You have implemented a microservices architecture and are now facing the challenge of upgrading from a legacy service to a new service without downtime or migration. Due to the lack of control over client versioning, you need to support multiple versions of the API simultaneously.
While it is possible to implement system-to-system synchronization, it introduces significant infrastructure requirements from the outset and leads to a drastic increase in complexity to accommodate the preservation of services across various client versions.
To address the issues present in the legacy pattern, we propose a new solution called "API Coordination", which consists of the following steps: Map ⇒ Sync ⇒ Verify.
Map: Map the shared data from the microservices into a Data Transfer Object (DTO) that can be used for synchronization.

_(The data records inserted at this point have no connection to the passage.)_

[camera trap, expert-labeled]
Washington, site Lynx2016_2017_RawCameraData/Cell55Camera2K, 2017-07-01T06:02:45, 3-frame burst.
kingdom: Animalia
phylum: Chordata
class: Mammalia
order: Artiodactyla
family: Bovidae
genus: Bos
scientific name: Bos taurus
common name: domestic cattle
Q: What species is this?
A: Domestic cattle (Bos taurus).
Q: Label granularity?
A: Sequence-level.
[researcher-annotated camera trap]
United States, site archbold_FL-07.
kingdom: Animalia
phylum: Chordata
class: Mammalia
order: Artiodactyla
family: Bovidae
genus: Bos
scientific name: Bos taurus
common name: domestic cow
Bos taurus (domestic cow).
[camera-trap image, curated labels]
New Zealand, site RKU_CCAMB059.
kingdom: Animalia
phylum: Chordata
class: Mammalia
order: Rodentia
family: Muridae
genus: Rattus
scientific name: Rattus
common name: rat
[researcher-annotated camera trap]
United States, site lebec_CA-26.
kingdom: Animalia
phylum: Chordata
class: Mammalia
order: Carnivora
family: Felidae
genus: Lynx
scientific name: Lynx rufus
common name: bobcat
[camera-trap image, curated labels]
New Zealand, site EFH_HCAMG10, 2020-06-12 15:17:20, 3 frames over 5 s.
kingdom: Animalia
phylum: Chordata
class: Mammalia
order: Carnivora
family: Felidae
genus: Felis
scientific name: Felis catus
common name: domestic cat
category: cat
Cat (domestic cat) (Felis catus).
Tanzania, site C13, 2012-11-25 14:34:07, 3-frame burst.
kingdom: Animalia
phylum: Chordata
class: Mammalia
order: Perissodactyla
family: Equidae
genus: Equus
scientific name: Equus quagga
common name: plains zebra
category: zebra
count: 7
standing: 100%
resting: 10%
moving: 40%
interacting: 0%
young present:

Sync: Call the respective API operations in both microservices, passing the mapped DTO data to be synchronized.
Verify: Ensure that both API operations succeed. If any operation fails, use the DTO to revert the data to its original state or throw an exception if the revert API call also fails.
This approach reduces infrastructure complexity by eliminating the need for additional architectural components, improves data consistency by incorporating a verification step, and mitigates the risk of data drift causing business or operational failures.
It's important to note that this solution may not be necessary in an Event Sourced system, where data models are derived from aggregates, or in cases where data drift is not a concern. However, for many scenarios, the "Map ⇒ Sync ⇒ Verify" process can provide a more efficent and manageable way to synchronize data between microservices than other approaches.
Failure in the reversion step can be handled by the client, which can retry the operation or notify the user of the failure. The client can also choose to ignore the failure and continue with the operation, which may result in data drift. However, in many cases this is an acceptable tradeoff, as failures upstreams are often minimal. We call this approach "Optimistic Consistency".